> [TEXT SECTION]

[geeks] latest system monitoring for Solaris 10 x86

Lionel Peterson lionel4287 at gmail.com
Fri Mar 20 14:41:24 CDT 2009


On Mar 20, 2009, at 3:32 PM, Shannon Hendrix <shannon at widomaker.com>  
wrote:

> On Mar 20, 2009, at 11:26 , nate at portents.com wrote:
>
>>> I made two CDs with this and also the related UBCDWINDOWS, neither  
>>> of
>>> which would boot on the T105.  I suspect the issue is the all-SATA
>>> motherboard, or some other support issue.
>>
>> Could you be more vague than to say, "the all-SATA motherboard"?
>
> Well, I've read a lot of forums, and it seems pretty widely  
> understood that this means a board with all SATA and no ATA ports,  
> or some circumstance that is effectively the same.
>
> Besides, I'm not your consultant... I was just reporting some things  
> I tried and the results I saw.

> [DATASET ENTRIES]
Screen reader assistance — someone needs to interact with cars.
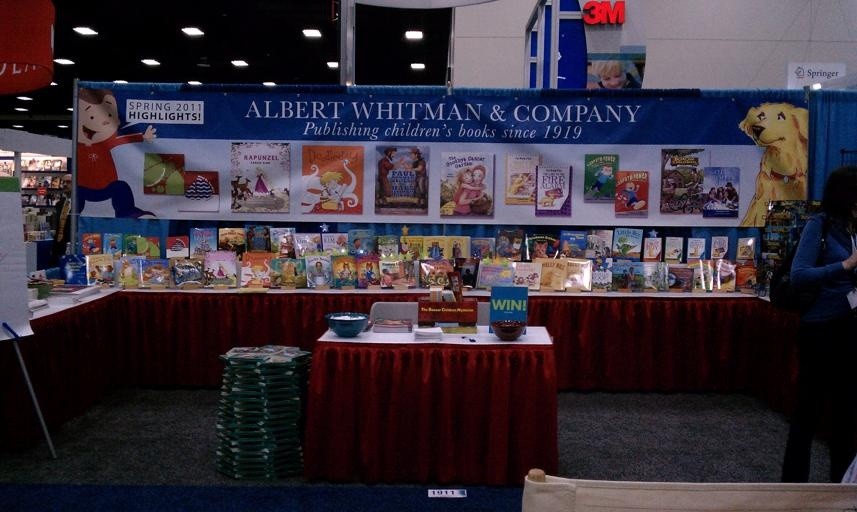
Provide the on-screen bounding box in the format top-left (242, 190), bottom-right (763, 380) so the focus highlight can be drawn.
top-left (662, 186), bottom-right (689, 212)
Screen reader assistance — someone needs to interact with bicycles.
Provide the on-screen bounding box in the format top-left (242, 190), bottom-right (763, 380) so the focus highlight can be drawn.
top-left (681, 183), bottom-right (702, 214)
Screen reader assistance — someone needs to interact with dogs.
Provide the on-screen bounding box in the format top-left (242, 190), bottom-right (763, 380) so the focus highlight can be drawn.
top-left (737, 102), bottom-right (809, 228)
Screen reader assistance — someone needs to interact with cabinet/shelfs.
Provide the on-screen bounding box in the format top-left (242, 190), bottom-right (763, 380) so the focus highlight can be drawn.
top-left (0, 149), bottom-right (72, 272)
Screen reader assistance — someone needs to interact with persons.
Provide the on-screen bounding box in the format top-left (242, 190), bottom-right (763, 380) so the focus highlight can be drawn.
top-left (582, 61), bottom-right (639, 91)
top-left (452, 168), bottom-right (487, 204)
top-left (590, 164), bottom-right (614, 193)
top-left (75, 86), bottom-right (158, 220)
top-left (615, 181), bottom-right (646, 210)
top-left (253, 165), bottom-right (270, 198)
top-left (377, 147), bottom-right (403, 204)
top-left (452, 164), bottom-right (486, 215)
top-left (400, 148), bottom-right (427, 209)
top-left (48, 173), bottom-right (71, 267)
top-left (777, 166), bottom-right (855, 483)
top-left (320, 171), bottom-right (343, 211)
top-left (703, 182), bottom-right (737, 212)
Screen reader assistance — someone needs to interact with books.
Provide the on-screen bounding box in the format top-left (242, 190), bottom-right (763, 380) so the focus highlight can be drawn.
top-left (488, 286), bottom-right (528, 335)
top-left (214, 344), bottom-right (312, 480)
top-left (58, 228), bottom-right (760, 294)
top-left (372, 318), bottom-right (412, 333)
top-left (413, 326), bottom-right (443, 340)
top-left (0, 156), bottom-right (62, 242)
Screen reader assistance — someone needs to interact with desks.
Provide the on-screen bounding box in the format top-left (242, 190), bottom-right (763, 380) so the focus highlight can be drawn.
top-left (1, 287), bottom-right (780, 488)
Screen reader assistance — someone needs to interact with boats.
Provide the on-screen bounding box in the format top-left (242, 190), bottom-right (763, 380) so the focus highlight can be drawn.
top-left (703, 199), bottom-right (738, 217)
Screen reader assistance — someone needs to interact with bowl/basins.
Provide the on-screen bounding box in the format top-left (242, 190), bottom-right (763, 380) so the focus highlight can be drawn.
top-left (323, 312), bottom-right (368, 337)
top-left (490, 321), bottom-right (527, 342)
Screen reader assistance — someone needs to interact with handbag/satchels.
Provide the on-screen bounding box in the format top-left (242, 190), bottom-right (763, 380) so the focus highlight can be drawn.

> [TASK GOAL] Reproduce the passage of the mailing-list post that begins with the words containing "Lionel Peterson lionel4287" and ends with "other support issue.". The records play no part in this work.

> [SOLUTION FOR THIS EXERCISE]
Lionel Peterson lionel4287 at gmail.com
Fri Mar 20 14:41:24 CDT 2009


On Mar 20, 2009, at 3:32 PM, Shannon Hendrix <shannon at widomaker.com>  
wrote:

> On Mar 20, 2009, at 11:26 , nate at portents.com wrote:
>
>>> I made two CDs with this and also the related UBCDWINDOWS, neither  
>>> of
>>> which would boot on the T105.  I suspect the issue is the all-SATA
>>> motherboard, or some other support issue.